Tristram von Nußberg entstammte einem bayerischen Adelsgeschlecht. Sein Vater war Wilhelm von Nußberg zu Furth, von 1439 bis 1452 zu Dießenstein5) und 1455 zu Hackenberg Pfleger6), seine Mutter Barbara, geb. von Taufkirchen7). Nachdem er bereits 1447 Domizellar geworden war – er wird dabei als Passauer Kleriker bezeichnet8) –, erhielt Tristram 1463 ein Kanonikat am Freisinger Domstift und rückte 1473 ins Domkapitel auf9). Von 1474 bis 1517 hatte er das Amt des Domkustos inne10). 1495 stiftete er die sog. Gründonnerstagstafel in der unteren Domsakristei, s. Nr. 141. Von ihm ist auch eine Jahrtagsstiftung an die Domkirche belegt11).

Über der Platte befindet sich eine gemalte Tafel mit Inschrift von 1716, die voraussichtlich 2011 nach Befund und kopialer Überlieferung erneuert wird: TRISTRAMVS DE NVSPERG CAN(ONICVS) ET CVST(OS) / O(BIIT) A(NN)O 1518. 3 IVLII12).

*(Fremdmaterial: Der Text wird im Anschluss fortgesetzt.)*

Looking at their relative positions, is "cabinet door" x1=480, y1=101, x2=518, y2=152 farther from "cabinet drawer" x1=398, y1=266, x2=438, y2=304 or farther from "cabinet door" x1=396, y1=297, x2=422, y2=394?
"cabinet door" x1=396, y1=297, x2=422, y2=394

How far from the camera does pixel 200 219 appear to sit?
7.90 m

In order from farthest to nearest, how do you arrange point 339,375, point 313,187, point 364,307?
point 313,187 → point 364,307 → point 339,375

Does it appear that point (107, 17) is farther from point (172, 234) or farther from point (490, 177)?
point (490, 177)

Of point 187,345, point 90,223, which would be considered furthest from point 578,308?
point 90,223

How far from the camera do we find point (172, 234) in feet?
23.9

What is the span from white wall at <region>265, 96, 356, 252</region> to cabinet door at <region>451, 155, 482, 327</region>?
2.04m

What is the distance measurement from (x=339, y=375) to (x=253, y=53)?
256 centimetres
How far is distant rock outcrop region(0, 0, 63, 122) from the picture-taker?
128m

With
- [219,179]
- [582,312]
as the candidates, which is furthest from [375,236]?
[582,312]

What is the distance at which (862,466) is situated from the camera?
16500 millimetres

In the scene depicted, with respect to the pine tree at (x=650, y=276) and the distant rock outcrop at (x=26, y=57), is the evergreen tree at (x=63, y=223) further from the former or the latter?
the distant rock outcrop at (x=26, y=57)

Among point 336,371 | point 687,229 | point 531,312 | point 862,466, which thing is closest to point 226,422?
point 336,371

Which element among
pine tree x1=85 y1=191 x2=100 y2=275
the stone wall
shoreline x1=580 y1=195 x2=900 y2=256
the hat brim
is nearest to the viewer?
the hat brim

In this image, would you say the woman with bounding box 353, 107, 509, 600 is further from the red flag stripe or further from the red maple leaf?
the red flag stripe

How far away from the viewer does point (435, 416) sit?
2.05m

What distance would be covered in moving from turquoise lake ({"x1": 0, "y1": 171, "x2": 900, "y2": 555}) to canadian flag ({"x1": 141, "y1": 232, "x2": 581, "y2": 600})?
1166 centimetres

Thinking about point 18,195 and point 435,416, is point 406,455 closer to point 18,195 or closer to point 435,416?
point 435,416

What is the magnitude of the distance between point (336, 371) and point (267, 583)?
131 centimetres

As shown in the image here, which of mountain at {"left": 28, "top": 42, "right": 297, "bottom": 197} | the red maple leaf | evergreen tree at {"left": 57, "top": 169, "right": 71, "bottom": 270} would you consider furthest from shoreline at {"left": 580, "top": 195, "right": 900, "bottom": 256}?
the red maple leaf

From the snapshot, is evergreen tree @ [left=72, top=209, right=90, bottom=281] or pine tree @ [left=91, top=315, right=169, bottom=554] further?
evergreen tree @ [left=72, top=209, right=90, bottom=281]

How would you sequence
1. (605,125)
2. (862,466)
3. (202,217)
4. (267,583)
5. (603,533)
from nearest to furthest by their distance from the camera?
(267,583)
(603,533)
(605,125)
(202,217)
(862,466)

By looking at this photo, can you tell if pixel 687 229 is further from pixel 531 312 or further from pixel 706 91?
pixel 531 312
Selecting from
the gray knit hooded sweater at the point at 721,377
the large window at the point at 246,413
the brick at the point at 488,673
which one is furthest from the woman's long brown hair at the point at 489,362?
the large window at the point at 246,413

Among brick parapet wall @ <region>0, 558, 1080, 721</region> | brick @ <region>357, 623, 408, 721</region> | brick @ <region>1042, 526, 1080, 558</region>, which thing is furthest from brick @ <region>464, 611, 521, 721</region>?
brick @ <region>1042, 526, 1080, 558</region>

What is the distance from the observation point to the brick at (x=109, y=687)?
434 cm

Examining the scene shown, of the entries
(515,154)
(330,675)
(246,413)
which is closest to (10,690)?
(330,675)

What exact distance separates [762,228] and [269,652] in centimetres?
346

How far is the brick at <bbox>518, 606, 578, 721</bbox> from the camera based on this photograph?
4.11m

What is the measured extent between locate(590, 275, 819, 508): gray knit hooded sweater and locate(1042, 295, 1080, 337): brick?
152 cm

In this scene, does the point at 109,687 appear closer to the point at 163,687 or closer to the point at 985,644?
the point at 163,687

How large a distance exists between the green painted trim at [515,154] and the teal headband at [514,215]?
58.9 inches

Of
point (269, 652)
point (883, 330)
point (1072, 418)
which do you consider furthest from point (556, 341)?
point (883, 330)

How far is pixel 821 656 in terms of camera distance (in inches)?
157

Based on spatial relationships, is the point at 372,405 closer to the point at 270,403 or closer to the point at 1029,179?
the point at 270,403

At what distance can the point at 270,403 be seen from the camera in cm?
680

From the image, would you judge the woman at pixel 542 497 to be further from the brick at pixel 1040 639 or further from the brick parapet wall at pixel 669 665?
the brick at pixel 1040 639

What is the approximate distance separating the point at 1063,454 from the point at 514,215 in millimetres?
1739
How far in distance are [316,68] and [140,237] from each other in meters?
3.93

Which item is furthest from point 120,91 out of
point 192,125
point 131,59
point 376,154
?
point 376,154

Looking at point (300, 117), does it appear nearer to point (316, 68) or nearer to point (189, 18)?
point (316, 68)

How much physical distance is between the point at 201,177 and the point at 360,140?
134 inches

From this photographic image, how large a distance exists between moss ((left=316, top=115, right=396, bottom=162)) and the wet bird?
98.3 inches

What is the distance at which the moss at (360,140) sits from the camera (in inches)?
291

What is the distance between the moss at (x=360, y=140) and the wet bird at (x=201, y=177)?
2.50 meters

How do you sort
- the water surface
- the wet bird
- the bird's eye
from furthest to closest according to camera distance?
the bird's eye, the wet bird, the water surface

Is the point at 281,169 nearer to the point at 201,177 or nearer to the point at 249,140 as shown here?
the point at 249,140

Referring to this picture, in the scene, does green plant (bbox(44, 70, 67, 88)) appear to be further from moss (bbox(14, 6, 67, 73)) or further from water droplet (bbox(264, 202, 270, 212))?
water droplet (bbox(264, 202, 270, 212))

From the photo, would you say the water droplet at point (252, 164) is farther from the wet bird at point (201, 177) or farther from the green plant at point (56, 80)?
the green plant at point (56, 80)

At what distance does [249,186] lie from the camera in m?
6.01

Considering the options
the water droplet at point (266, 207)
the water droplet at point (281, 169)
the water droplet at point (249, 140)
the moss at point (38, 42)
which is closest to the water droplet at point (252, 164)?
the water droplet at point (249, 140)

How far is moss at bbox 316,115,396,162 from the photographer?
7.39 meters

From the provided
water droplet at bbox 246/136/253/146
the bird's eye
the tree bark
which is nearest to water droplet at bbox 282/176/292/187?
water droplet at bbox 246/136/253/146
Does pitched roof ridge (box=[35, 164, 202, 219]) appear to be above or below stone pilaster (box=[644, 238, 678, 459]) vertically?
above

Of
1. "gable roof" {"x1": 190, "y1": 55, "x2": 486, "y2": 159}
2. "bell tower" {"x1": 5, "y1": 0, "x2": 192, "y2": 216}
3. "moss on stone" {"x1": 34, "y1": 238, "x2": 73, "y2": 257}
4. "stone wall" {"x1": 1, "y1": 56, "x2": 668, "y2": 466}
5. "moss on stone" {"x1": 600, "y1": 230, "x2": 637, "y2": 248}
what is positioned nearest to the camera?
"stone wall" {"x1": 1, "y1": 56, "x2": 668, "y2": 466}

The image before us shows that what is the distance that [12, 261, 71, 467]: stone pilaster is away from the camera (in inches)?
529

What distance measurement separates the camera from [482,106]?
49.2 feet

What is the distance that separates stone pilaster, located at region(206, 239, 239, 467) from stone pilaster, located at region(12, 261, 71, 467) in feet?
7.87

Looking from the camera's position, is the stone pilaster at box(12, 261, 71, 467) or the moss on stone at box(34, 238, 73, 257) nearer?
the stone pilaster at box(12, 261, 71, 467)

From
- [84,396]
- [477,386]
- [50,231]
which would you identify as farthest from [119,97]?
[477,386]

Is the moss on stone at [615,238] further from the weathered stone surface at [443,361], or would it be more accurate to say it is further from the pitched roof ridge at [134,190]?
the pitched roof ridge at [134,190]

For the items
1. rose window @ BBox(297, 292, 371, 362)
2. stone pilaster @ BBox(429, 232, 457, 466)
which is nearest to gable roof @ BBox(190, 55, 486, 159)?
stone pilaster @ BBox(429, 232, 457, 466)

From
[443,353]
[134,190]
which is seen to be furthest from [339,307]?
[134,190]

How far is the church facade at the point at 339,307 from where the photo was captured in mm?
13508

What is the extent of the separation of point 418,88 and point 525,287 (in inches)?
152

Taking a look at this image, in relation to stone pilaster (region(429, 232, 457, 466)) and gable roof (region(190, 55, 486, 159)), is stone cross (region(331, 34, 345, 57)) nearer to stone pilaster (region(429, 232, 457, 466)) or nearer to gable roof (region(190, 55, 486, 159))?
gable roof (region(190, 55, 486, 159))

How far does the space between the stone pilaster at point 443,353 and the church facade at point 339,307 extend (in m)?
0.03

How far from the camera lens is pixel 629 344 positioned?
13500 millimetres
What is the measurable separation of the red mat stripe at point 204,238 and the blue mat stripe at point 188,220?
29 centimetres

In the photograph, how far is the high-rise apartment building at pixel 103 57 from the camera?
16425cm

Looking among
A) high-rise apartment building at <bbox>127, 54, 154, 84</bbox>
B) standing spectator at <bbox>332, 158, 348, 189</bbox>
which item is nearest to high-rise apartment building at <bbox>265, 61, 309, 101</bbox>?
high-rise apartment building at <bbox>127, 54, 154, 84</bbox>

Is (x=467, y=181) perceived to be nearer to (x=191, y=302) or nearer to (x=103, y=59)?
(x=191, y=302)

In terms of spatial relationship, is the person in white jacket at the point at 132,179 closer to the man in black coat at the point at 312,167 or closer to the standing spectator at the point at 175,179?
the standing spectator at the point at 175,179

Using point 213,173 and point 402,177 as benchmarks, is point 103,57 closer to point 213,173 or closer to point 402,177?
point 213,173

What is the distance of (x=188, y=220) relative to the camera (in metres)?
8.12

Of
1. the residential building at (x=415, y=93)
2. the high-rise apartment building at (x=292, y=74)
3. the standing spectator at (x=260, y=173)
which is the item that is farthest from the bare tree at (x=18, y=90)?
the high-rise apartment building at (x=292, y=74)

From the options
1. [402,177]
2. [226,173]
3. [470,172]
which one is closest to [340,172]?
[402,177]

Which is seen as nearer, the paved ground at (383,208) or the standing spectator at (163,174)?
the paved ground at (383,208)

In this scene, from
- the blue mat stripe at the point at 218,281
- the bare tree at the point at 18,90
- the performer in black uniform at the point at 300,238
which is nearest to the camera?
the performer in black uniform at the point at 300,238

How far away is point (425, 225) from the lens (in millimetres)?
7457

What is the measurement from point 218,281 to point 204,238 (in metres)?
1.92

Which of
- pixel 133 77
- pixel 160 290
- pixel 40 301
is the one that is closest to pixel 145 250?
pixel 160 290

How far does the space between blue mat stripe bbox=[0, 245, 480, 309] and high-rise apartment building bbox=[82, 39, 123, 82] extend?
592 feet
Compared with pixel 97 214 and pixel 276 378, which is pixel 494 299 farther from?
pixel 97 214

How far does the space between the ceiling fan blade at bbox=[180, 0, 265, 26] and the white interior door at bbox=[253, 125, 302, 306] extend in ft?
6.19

Im Mittelschiff der Benediktuskirche befindet sich außerdem eine quadratische Bodenplatte aus der Zeit von Bischof Eckher mit folgender Inschrift: [+] / TRISTR(AMVS) / A NVSPERG. CAN(ONICVS) / O(BIIT) 1518. / 3. IVL(II) / +13).

Textkritischer Apparat

  1. Worttrennzeichen im Nachtrag quadrangelförmig.
  2. Nachfolgend Unterbrechung durch Wappenmedaillon.
  3. Worttrennzeichen paragraphenförmig.

Anmerkungen

  1. BSB Cgm 1716 Catalogus Canonicorum fol. 33v.
  2. Eine Kurzfassung der Inschrift in HVO Geissiana 454 p. 11 Nr. 85.
  3. BayA1 167 (Tafel 173).
  4. BayA1 186 (Tafel 189).
  5. Dießenstein, Lkr. Freyung-Grafenau, NB.
  6. BayHStA GU Vilshofen Nr. 323; vermutlich Hackenberg, Gde. Gangkofen, Lkr. Rottal-Inn, NB.
  7. Hundt, Stammenbuch III 690; Glasschröder, Nußberg 145.
  8. BayHStA Freising Urkunde 1447 April 25.
  9. BSB Cgm 1716 Catalogus Canonicorum fol. 33v.
  10. Glasschröder, Nußberg 146f.
  11. BayHStA HL Freising Nr. 569 p. 55; BayHStA HL Freising Nr. 570 fol. 31v; BayHStA HL Freising Nr. 573; AEM H 80 p. 27.
  12. Vgl. AEM H 482a p. 646; BSB Cgm 1718 1 nach p. 298; AEM H 64 p. 608; AEM H 465 fol. 173v.
  13. Vgl. BSB Oefeleana 10 IV p. 206; AEM H 76 p. 297, 321; Schlecht, Inschriften IV 111 Nr. 30.

Nachweise

  1. BSB Cgm 1716 Catalogus Canonicorum fol. 33v; BSB Cgm 1724 p. 158 Nr. 17; BSB Oefeleana 10 IV p. 90; BSB Cgm 1717 p. 568; BSB Cgm 2290 XVIII fol. 383v; AEM H 482a p. 644, 646; BSB Cgm 1718 1 nach p. 298, p. 300; AEM H 76 p. 332; HVO Ms. 318 fol. 66r; AEM H 477 p. 751; AEM H 61 p. 205; AEM H 465 fol. 173v, 174r; AEM H 466; Geiß, Kemnater 146 Anm. f.; HVF U XI 11 p. 10 Nr. 86; Schlecht, Inschriften III 47f. Nr. 3, Taf. XII; Glaser, Grabsteinbuch 350 Nr. 141.

Zitierhinweis:
DI 69, Stadt Freising, Nr. 175 (Ingo Seufert), in: www.inschriften.net, urn:nbn:de:0238-di069m012k0017509.